BEGIN Extracted records

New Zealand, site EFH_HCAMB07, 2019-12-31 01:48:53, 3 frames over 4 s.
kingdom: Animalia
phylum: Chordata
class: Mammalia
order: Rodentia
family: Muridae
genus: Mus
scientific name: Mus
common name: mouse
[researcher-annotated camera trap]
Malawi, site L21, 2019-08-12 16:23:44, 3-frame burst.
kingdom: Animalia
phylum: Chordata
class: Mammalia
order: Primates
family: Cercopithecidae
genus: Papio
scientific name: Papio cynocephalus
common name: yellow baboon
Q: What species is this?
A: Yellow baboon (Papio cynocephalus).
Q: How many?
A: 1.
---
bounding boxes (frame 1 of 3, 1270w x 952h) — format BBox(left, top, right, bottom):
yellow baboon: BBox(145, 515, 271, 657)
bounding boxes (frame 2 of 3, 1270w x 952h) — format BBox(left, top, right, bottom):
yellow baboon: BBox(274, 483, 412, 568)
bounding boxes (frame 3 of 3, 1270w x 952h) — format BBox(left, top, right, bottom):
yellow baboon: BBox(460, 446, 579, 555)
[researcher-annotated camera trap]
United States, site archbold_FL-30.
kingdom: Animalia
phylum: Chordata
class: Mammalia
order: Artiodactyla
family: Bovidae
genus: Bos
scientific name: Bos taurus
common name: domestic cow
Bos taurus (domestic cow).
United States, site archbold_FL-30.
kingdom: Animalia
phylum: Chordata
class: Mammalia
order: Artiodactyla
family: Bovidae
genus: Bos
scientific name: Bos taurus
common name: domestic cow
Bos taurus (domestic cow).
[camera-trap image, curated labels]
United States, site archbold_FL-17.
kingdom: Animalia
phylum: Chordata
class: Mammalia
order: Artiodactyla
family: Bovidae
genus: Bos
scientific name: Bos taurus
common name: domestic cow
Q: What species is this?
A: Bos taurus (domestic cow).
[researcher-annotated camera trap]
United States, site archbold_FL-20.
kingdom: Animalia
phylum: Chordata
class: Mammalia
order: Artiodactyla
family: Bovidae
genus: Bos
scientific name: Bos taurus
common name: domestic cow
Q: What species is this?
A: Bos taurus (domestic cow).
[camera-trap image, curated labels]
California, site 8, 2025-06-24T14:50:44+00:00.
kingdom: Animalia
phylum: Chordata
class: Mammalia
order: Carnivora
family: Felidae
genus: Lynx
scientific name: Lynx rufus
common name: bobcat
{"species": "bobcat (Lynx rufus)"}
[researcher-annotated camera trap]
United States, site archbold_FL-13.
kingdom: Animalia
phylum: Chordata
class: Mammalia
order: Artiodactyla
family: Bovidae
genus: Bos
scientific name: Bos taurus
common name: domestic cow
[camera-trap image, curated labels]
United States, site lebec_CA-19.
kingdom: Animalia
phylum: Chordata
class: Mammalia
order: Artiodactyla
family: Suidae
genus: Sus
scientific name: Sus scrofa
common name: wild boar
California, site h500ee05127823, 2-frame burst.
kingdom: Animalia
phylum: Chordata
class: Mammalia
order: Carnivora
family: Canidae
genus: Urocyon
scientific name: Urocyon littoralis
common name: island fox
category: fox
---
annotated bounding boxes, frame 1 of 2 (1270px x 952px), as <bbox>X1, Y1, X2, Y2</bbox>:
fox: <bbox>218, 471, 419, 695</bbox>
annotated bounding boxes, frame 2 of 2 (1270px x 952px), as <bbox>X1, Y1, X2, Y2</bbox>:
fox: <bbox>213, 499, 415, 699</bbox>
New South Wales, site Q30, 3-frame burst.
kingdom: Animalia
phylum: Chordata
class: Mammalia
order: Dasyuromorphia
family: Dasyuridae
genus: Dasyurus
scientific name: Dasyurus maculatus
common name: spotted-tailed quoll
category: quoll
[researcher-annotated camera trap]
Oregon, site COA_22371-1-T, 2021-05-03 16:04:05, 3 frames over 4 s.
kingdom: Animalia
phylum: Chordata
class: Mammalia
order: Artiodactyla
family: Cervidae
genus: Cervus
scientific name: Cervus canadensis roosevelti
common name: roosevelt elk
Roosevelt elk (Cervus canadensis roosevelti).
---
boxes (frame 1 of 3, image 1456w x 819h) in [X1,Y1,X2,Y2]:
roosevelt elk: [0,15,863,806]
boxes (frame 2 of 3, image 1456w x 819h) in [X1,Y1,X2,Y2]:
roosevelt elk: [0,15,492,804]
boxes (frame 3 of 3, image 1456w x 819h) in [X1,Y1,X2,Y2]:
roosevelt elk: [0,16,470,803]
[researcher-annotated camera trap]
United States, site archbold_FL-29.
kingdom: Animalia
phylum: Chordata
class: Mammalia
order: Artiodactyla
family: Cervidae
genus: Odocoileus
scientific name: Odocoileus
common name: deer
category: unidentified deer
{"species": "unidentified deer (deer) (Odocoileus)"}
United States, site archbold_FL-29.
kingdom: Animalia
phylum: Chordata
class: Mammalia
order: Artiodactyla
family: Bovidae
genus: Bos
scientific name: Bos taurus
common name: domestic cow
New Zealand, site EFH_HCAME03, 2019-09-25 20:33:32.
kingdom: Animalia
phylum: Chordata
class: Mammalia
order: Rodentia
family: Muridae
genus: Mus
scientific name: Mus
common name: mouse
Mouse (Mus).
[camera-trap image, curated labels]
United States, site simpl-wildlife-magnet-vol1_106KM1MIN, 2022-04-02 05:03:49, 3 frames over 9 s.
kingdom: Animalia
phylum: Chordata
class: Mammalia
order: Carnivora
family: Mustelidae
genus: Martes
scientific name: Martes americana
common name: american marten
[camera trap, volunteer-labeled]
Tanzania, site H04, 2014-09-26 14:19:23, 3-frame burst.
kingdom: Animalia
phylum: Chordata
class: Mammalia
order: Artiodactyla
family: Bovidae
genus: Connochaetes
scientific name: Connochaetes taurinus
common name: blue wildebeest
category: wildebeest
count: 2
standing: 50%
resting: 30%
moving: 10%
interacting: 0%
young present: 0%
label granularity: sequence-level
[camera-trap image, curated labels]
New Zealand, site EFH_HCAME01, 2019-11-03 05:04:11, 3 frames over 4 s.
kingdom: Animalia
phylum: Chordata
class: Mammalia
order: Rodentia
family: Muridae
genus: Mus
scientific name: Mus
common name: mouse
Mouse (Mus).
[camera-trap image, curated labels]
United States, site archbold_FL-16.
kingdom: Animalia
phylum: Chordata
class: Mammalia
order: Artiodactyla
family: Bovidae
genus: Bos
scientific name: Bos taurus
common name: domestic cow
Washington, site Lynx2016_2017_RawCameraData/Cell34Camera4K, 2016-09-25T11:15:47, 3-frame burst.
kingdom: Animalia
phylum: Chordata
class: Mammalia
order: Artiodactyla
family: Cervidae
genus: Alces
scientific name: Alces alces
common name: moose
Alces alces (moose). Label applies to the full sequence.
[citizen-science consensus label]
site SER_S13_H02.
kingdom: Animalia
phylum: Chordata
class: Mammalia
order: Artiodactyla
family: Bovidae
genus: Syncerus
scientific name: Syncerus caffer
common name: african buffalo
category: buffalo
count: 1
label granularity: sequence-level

END Extracted records

* _Work to complete_: Print the records once more, exactly as they were given.

* _Written solution_:
New Zealand, site EFH_HCAMB07, 2019-12-31 01:48:53, 3 frames over 4 s.
kingdom: Animalia
phylum: Chordata
class: Mammalia
order: Rodentia
family: Muridae
genus: Mus
scientific name: Mus
common name: mouse
[researcher-annotated camera trap]
Malawi, site L21, 2019-08-12 16:23:44, 3-frame burst.
kingdom: Animalia
phylum: Chordata
class: Mammalia
order: Primates
family: Cercopithecidae
genus: Papio
scientific name: Papio cynocephalus
common name: yellow baboon
Q: What species is this?
A: Yellow baboon (Papio cynocephalus).
Q: How many?
A: 1.
---
bounding boxes (frame 1 of 3, 1270w x 952h) — format BBox(left, top, right, bottom):
yellow baboon: BBox(145, 515, 271, 657)
bounding boxes (frame 2 of 3, 1270w x 952h) — format BBox(left, top, right, bottom):
yellow baboon: BBox(274, 483, 412, 568)
bounding boxes (frame 3 of 3, 1270w x 952h) — format BBox(left, top, right, bottom):
yellow baboon: BBox(460, 446, 579, 555)
[researcher-annotated camera trap]
United States, site archbold_FL-30.
kingdom: Animalia
phylum: Chordata
class: Mammalia
order: Artiodactyla
family: Bovidae
genus: Bos
scientific name: Bos taurus
common name: domestic cow
Bos taurus (domestic cow).
United States, site archbold_FL-30.
kingdom: Animalia
phylum: Chordata
class: Mammalia
order: Artiodactyla
family: Bovidae
genus: Bos
scientific name: Bos taurus
common name: domestic cow
Bos taurus (domestic cow).
[camera-trap image, curated labels]
United States, site archbold_FL-17.
kingdom: Animalia
phylum: Chordata
class: Mammalia
order: Artiodactyla
family: Bovidae
genus: Bos
scientific name: Bos taurus
common name: domestic cow
Q: What species is this?
A: Bos taurus (domestic cow).
[researcher-annotated camera trap]
United States, site archbold_FL-20.
kingdom: Animalia
phylum: Chordata
class: Mammalia
order: Artiodactyla
family: Bovidae
genus: Bos
scientific name: Bos taurus
common name: domestic cow
Q: What species is this?
A: Bos taurus (domestic cow).
[camera-trap image, curated labels]
California, site 8, 2025-06-24T14:50:44+00:00.
kingdom: Animalia
phylum: Chordata
class: Mammalia
order: Carnivora
family: Felidae
genus: Lynx
scientific name: Lynx rufus
common name: bobcat
{"species": "bobcat (Lynx rufus)"}
[researcher-annotated camera trap]
United States, site archbold_FL-13.
kingdom: Animalia
phylum: Chordata
class: Mammalia
order: Artiodactyla
family: Bovidae
genus: Bos
scientific name: Bos taurus
common name: domestic cow
[camera-trap image, curated labels]
United States, site lebec_CA-19.
kingdom: Animalia
phylum: Chordata
class: Mammalia
order: Artiodactyla
family: Suidae
genus: Sus
scientific name: Sus scrofa
common name: wild boar
California, site h500ee05127823, 2-frame burst.
kingdom: Animalia
phylum: Chordata
class: Mammalia
order: Carnivora
family: Canidae
genus: Urocyon
scientific name: Urocyon littoralis
common name: island fox
category: fox
---
annotated bounding boxes, frame 1 of 2 (1270px x 952px), as <bbox>X1, Y1, X2, Y2</bbox>:
fox: <bbox>218, 471, 419, 695</bbox>
annotated bounding boxes, frame 2 of 2 (1270px x 952px), as <bbox>X1, Y1, X2, Y2</bbox>:
fox: <bbox>213, 499, 415, 699</bbox>
New South Wales, site Q30, 3-frame burst.
kingdom: Animalia
phylum: Chordata
class: Mammalia
order: Dasyuromorphia
family: Dasyuridae
genus: Dasyurus
scientific name: Dasyurus maculatus
common name: spotted-tailed quoll
category: quoll
[researcher-annotated camera trap]
Oregon, site COA_22371-1-T, 2021-05-03 16:04:05, 3 frames over 4 s.
kingdom: Animalia
phylum: Chordata
class: Mammalia
order: Artiodactyla
family: Cervidae
genus: Cervus
scientific name: Cervus canadensis roosevelti
common name: roosevelt elk
Roosevelt elk (Cervus canadensis roosevelti).
---
boxes (frame 1 of 3, image 1456w x 819h) in [X1,Y1,X2,Y2]:
roosevelt elk: [0,15,863,806]
boxes (frame 2 of 3, image 1456w x 819h) in [X1,Y1,X2,Y2]:
roosevelt elk: [0,15,492,804]
boxes (frame 3 of 3, image 1456w x 819h) in [X1,Y1,X2,Y2]:
roosevelt elk: [0,16,470,803]
[researcher-annotated camera trap]
United States, site archbold_FL-29.
kingdom: Animalia
phylum: Chordata
class: Mammalia
order: Artiodactyla
family: Cervidae
genus: Odocoileus
scientific name: Odocoileus
common name: deer
category: unidentified deer
{"species": "unidentified deer (deer) (Odocoileus)"}
United States, site archbold_FL-29.
kingdom: Animalia
phylum: Chordata
class: Mammalia
order: Artiodactyla
family: Bovidae
genus: Bos
scientific name: Bos taurus
common name: domestic cow
New Zealand, site EFH_HCAME03, 2019-09-25 20:33:32.
kingdom: Animalia
phylum: Chordata
class: Mammalia
order: Rodentia
family: Muridae
genus: Mus
scientific name: Mus
common name: mouse
Mouse (Mus).
[camera-trap image, curated labels]
United States, site simpl-wildlife-magnet-vol1_106KM1MIN, 2022-04-02 05:03:49, 3 frames over 9 s.
kingdom: Animalia
phylum: Chordata
class: Mammalia
order: Carnivora
family: Mustelidae
genus: Martes
scientific name: Martes americana
common name: american marten
[camera trap, volunteer-labeled]
Tanzania, site H04, 2014-09-26 14:19:23, 3-frame burst.
kingdom: Animalia
phylum: Chordata
class: Mammalia
order: Artiodactyla
family: Bovidae
genus: Connochaetes
scientific name: Connochaetes taurinus
common name: blue wildebeest
category: wildebeest
count: 2
standing: 50%
resting: 30%
moving: 10%
interacting: 0%
young present: 0%
label granularity: sequence-level
[camera-trap image, curated labels]
New Zealand, site EFH_HCAME01, 2019-11-03 05:04:11, 3 frames over 4 s.
kingdom: Animalia
phylum: Chordata
class: Mammalia
order: Rodentia
family: Muridae
genus: Mus
scientific name: Mus
common name: mouse
Mouse (Mus).
[camera-trap image, curated labels]
United States, site archbold_FL-16.
kingdom: Animalia
phylum: Chordata
class: Mammalia
order: Artiodactyla
family: Bovidae
genus: Bos
scientific name: Bos taurus
common name: domestic cow
Washington, site Lynx2016_2017_RawCameraData/Cell34Camera4K, 2016-09-25T11:15:47, 3-frame burst.
kingdom: Animalia
phylum: Chordata
class: Mammalia
order: Artiodactyla
family: Cervidae
genus: Alces
scientific name: Alces alces
common name: moose
Alces alces (moose). Label applies to the full sequence.
[citizen-science consensus label]
site SER_S13_H02.
kingdom: Animalia
phylum: Chordata
class: Mammalia
order: Artiodactyla
family: Bovidae
genus: Syncerus
scientific name: Syncerus caffer
common name: african buffalo
category: buffalo
count: 1
label granularity: sequence-level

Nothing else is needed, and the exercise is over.